Problem statement: Print the passage of the round-window thread between "It seemed like" and "for installation guide.", inclusive, word for word.

Article:
Hi there, anyone any words of wisdom when fitting a round window?
Its going into a new timber frame wall that will be clad with foam and then rendered.
I haven't started the job yet but I have the window frame and just  looking at it now it just seems like a hellish job to do the flashing  on.
It seemed like a good idea when the architect drew it! 
Jim :Confused:

----------


## woodchip

Seems nobody likes the round windows jim.... 
I have installed a few of these (in a previous life when I first started in the building game, with a builder), & from memory we used Al-Cor (sp?) a flexible aluminium based brick dampcourse as flashing, I cant remember any details about it.
Contact the window manufacturer for installation guide. 
They do look very, very good though, & will be admired every time you look at it (once its in!) 
cheers

----------


## slimjim

Thanks for the info woodchip. Yea I think you are right. It makes me think there is a very good reason why there are not more round windows around. 
Anyway, we will see. 
Jim

----------


## watson

I've got two...based around chaff-cutter wheels, and we've never had a problem in 16 years.
Basically, we have no flashing. Just cement/lime render right up to the wheel frames.
Maybe more luck than good management.

----------


## slimjim

Thanks Noel. I'm feeling a bit better about it now. 
J

----------


## watson

There's some pics in my album if you need  a look

----------

Stored rows:
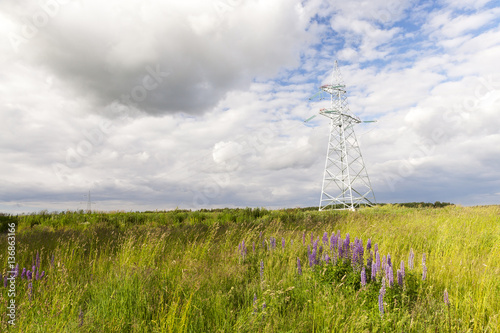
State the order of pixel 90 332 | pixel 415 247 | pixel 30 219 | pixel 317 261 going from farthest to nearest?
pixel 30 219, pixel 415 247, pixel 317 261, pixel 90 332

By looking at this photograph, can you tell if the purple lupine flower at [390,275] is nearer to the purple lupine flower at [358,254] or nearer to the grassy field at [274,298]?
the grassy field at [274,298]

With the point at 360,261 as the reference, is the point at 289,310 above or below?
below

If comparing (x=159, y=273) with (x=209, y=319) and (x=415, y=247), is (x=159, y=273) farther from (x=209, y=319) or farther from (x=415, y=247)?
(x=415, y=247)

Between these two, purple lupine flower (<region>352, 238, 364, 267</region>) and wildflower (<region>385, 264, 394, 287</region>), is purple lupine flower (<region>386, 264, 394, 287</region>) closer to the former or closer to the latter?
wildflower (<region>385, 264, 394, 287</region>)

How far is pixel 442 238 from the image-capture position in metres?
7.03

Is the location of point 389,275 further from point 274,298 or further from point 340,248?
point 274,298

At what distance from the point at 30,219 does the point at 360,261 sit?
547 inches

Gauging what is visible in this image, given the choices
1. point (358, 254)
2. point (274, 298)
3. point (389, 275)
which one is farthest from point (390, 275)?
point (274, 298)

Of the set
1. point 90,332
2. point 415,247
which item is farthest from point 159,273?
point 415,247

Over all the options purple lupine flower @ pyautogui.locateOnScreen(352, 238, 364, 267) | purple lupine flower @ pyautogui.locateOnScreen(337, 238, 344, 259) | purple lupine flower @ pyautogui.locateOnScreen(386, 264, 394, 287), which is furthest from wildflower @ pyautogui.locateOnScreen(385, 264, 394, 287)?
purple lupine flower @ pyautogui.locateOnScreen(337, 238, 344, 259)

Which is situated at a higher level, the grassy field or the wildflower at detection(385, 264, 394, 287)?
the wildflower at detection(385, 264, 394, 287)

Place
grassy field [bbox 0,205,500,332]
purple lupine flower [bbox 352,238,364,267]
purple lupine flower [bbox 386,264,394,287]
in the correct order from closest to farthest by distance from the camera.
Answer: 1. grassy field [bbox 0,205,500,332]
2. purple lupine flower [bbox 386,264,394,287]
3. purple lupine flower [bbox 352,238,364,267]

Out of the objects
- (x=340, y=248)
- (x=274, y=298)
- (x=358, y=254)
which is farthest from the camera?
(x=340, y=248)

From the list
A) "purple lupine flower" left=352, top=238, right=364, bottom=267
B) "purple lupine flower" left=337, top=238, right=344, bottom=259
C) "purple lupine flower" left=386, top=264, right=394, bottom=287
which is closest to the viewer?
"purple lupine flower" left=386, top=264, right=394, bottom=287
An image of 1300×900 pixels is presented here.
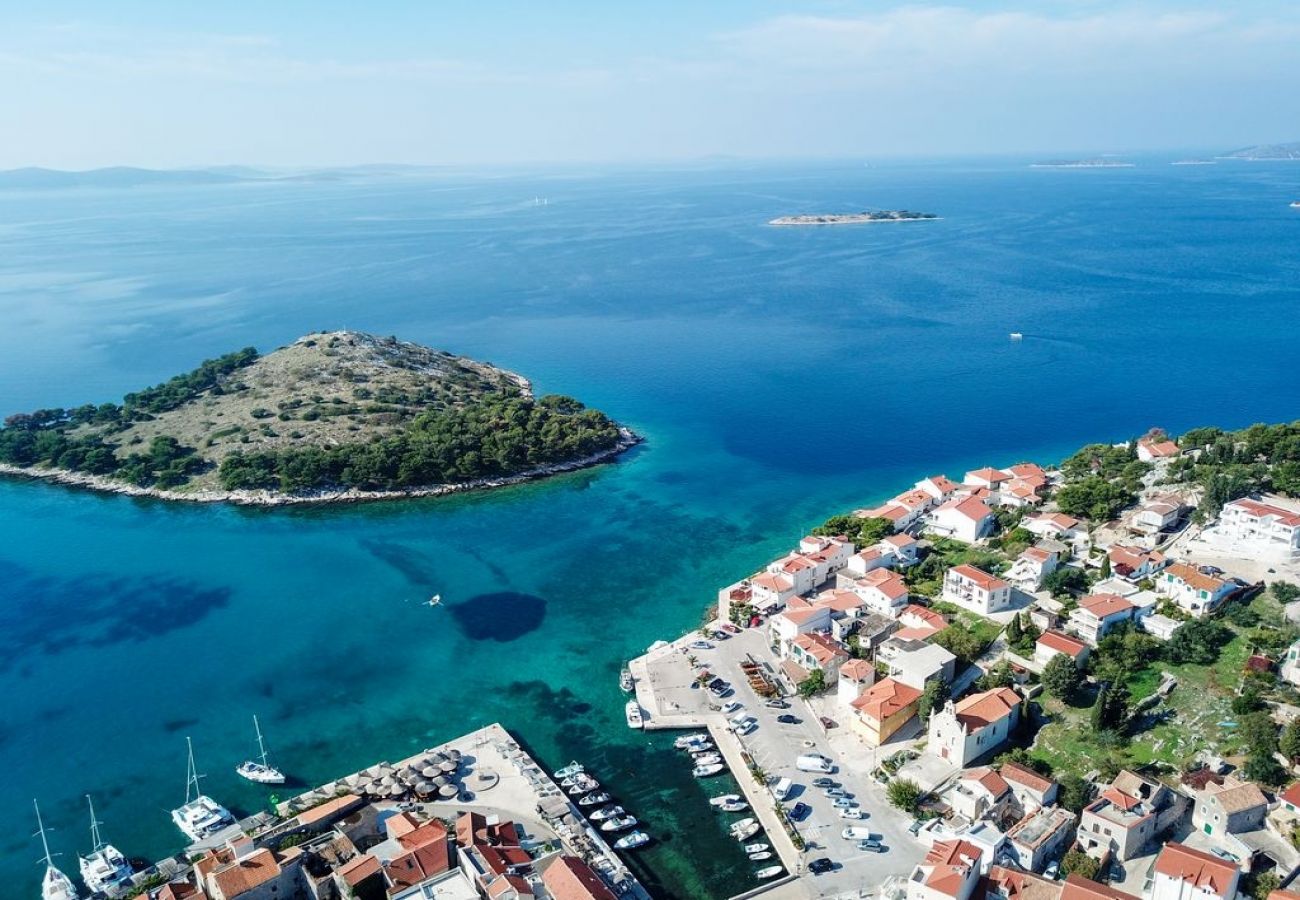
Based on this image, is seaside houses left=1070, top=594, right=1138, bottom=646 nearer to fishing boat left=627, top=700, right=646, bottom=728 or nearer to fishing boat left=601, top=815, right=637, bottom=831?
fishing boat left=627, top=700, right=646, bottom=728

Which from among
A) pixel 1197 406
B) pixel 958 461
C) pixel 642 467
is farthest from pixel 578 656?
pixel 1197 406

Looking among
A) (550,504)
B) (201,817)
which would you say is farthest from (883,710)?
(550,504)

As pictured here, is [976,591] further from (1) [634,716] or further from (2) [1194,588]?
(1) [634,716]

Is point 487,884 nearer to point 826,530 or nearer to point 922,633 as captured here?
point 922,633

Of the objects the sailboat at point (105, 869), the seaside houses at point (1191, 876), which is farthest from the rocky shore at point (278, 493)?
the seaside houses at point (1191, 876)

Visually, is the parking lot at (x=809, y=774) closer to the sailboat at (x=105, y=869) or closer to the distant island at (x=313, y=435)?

Finished answer:
It seemed like a good idea when the architect drew it! 
Jim :Confused:

----------


## woodchip

Seems nobody likes the round windows jim.... 
I have installed a few of these (in a previous life when I first started in the building game, with a builder), & from memory we used Al-Cor (sp?) a flexible aluminium based brick dampcourse as flashing, I cant remember any details about it.
Contact the window manufacturer for installation guide.